Alors que la crise du logement social étouffe les populations camerounaises, un projet pharaonique censé y répondre s’enlise dans les sables d’une gestion opaque et calamiteuse. À Mbankomo, dans la périphérie de Yaoundé, le rêve de 10 000 logements sociaux se transforme en cauchemar financier, symbole criant d’une malgouvernance chronique sous le régime de Paul Biya. Près de 60 milliards de FCFA engloutis, et pour quel résultat ? Des terrains vagues, une base industrielle fantôme et des appartements promis depuis plus d’une décennie qui ne sortent pas de terre.
Tout commence pourtant sous les meilleurs auspices. Le 22 mars 2017, l’État camerounais, via le ministère de l’Habitat et du Développement urbain (MINHDU), signe un marché avec le géant italien Impresa Pizzarotti & C. Spa. L’objectif est clair : construire 10 000 logements sociaux et une base industrielle sur 59 hectares à Nkolmeyos. Un financement de plus de 115 milliards FCFA est sécurisé auprès de la banque Intesa San Paolo. La première phase, d’un montant de 14,1 milliards, devait livrer 1 224 logements, une base industrielle et des voiries.
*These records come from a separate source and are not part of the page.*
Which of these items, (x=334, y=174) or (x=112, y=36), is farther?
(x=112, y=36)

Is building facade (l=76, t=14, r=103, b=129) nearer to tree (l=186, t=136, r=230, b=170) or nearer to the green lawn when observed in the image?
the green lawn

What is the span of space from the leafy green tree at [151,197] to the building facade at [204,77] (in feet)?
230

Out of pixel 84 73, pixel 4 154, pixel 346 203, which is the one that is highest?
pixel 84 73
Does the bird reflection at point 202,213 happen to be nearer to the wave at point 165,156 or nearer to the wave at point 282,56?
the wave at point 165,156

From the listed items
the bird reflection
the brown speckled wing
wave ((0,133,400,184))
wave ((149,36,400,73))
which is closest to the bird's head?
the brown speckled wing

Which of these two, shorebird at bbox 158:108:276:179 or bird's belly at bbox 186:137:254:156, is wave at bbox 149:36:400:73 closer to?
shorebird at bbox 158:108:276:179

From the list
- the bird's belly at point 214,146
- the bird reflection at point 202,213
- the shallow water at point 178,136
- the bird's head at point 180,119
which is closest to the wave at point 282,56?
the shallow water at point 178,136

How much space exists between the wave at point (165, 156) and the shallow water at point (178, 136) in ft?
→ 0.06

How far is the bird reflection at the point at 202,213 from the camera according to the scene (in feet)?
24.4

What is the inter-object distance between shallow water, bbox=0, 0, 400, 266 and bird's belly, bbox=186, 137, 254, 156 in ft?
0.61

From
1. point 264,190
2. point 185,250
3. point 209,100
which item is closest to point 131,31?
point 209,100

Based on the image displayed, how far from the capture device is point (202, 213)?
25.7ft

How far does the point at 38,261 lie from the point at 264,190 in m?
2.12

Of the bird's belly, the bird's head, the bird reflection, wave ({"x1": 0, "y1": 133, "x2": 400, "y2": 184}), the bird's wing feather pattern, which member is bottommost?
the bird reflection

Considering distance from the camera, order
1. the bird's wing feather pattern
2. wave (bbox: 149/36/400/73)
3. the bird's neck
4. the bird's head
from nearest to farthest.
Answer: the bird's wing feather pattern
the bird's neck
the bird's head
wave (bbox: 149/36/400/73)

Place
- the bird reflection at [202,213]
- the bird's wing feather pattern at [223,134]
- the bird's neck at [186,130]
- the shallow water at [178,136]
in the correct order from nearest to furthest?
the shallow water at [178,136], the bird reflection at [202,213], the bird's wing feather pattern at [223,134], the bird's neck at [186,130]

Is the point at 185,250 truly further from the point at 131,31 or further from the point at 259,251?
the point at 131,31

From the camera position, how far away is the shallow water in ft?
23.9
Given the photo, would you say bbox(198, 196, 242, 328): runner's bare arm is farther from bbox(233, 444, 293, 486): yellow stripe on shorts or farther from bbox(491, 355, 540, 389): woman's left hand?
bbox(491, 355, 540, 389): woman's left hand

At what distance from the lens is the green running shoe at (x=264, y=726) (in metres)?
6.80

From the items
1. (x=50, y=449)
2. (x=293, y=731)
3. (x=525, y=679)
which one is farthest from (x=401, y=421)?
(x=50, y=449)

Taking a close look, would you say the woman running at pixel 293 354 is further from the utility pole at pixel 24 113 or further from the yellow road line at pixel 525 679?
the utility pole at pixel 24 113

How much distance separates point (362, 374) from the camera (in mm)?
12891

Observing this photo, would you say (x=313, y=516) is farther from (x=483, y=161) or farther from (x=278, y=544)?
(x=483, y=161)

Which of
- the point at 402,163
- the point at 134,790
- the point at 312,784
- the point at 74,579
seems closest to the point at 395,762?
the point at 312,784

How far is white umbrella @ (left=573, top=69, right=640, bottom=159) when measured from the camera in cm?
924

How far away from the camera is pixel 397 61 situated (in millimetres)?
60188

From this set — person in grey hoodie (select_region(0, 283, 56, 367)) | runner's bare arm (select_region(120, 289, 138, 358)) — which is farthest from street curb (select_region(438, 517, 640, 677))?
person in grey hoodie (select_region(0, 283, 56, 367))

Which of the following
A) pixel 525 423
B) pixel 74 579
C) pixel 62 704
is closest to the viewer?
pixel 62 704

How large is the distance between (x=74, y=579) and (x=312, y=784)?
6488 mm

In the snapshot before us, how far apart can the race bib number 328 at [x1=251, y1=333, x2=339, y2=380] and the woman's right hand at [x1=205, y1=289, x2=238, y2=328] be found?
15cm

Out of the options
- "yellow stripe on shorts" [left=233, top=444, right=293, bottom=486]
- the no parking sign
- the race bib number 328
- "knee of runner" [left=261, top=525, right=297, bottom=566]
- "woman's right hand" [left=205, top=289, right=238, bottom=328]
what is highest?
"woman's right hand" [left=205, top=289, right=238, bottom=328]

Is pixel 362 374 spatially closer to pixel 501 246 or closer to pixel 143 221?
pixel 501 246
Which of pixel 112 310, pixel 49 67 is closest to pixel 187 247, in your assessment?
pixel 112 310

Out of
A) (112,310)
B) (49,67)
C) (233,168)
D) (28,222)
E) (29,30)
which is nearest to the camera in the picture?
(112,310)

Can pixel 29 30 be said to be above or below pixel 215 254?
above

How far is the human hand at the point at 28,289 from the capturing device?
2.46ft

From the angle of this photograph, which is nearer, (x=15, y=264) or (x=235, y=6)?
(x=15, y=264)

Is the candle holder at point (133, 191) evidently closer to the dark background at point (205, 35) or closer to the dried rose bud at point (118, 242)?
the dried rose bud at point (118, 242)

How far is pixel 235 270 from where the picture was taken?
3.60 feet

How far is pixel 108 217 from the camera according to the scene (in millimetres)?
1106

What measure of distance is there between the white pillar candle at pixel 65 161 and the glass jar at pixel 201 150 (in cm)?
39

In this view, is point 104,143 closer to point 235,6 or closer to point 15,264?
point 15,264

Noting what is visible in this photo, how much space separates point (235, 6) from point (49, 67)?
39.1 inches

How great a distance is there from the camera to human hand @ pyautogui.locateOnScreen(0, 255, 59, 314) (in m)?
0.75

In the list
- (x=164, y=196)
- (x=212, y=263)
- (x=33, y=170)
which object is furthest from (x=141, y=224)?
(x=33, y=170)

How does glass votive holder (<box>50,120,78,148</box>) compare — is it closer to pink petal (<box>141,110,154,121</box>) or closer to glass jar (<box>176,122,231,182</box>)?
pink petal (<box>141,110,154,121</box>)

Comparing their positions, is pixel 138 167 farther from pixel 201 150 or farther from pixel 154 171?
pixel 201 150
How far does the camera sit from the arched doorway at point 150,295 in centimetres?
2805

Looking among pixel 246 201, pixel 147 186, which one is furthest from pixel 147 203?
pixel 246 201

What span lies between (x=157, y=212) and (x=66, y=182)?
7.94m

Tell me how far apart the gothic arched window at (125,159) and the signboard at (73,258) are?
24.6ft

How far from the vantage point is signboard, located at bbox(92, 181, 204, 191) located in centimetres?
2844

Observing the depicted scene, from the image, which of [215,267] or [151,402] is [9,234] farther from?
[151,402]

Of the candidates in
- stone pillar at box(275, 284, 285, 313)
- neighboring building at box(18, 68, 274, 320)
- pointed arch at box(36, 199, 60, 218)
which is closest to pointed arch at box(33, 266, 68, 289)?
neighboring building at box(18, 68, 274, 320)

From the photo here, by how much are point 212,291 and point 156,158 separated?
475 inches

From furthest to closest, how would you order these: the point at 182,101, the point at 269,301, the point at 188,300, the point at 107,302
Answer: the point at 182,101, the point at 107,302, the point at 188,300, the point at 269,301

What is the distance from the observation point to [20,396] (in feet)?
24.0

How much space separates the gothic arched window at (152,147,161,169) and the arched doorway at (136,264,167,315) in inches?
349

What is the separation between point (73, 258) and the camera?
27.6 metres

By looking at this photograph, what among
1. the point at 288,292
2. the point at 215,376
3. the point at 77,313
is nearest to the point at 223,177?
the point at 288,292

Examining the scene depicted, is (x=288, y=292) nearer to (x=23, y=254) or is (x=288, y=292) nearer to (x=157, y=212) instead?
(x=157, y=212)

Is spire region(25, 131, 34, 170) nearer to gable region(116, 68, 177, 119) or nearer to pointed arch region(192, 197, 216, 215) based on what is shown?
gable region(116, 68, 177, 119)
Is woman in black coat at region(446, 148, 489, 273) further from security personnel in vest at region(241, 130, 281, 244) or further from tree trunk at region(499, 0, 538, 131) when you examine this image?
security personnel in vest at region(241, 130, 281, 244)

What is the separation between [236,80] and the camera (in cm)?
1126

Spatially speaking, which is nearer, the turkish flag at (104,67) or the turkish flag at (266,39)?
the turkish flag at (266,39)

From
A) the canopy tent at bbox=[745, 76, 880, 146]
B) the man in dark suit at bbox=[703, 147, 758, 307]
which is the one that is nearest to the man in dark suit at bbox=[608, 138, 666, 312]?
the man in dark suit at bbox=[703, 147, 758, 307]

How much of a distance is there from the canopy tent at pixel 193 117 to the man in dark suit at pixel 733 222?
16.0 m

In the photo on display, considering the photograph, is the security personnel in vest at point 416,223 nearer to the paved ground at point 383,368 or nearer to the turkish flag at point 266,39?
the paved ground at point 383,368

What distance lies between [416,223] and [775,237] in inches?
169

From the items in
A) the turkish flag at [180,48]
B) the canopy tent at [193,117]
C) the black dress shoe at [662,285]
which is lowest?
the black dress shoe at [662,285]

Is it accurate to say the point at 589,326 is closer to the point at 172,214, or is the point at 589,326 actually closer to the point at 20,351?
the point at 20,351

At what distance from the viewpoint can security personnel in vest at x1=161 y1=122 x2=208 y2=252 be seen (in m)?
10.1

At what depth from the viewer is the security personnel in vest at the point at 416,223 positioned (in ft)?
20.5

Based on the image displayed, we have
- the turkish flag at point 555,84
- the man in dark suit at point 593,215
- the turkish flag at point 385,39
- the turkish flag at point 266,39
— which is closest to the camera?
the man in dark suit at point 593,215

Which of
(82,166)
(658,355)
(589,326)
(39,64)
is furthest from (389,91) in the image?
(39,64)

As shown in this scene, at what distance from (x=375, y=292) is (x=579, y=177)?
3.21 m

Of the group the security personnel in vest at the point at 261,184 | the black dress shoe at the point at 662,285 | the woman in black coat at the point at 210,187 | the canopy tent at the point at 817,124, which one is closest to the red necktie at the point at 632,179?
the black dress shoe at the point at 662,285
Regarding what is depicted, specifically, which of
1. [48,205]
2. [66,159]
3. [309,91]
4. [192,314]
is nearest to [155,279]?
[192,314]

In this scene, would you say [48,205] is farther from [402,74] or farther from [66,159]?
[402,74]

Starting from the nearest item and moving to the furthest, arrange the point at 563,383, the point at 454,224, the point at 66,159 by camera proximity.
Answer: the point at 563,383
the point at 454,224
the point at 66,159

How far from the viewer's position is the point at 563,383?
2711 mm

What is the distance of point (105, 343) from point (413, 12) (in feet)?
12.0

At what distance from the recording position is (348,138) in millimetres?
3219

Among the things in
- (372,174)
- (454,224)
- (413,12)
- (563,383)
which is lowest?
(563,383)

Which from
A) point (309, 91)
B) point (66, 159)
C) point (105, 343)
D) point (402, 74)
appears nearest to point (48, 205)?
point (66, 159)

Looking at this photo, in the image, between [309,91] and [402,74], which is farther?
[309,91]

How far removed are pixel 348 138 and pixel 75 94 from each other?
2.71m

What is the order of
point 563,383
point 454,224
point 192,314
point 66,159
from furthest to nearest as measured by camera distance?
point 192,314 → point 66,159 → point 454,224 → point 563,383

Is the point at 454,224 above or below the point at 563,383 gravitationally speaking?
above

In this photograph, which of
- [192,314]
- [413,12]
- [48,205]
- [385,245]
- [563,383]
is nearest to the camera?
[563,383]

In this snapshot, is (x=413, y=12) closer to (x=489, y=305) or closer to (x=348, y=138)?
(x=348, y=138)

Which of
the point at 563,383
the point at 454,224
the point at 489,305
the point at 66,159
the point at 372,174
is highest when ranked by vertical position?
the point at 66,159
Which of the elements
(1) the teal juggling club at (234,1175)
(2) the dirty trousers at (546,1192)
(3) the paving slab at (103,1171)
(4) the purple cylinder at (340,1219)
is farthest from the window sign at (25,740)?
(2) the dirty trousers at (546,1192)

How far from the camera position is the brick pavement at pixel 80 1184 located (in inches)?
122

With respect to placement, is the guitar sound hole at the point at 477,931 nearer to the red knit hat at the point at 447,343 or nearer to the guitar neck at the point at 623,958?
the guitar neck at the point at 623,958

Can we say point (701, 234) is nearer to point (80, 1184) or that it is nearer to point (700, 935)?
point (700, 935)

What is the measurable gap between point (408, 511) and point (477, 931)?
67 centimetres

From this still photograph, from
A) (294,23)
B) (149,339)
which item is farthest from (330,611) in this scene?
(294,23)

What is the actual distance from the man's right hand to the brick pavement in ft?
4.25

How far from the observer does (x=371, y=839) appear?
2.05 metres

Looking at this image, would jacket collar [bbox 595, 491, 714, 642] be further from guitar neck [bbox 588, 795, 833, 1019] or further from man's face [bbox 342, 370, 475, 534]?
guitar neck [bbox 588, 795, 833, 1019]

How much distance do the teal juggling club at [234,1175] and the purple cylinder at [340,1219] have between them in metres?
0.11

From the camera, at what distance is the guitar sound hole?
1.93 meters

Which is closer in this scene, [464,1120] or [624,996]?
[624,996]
Huit ans après la signature et quinze ans après les premières esquisses du projet, le bilan est un désastre. En avril 2025, le taux d’avancement physique des travaux plafonne à 40,79%, alors que le temps et l’argent, eux, ont été consommés à plus de 60%. Pire : sur les 224 premiers logements sociaux d’Ekoko 2, aucun n’est achevé. La base industrielle ? Inexistante. Pendant ce temps, la Caisse autonome d’amortissement a déjà décaissé 45,4 milliards de FCFA depuis 2020. Le montant total dépensé avoisinerait les 60 milliards. Un gaspillage vertigineux.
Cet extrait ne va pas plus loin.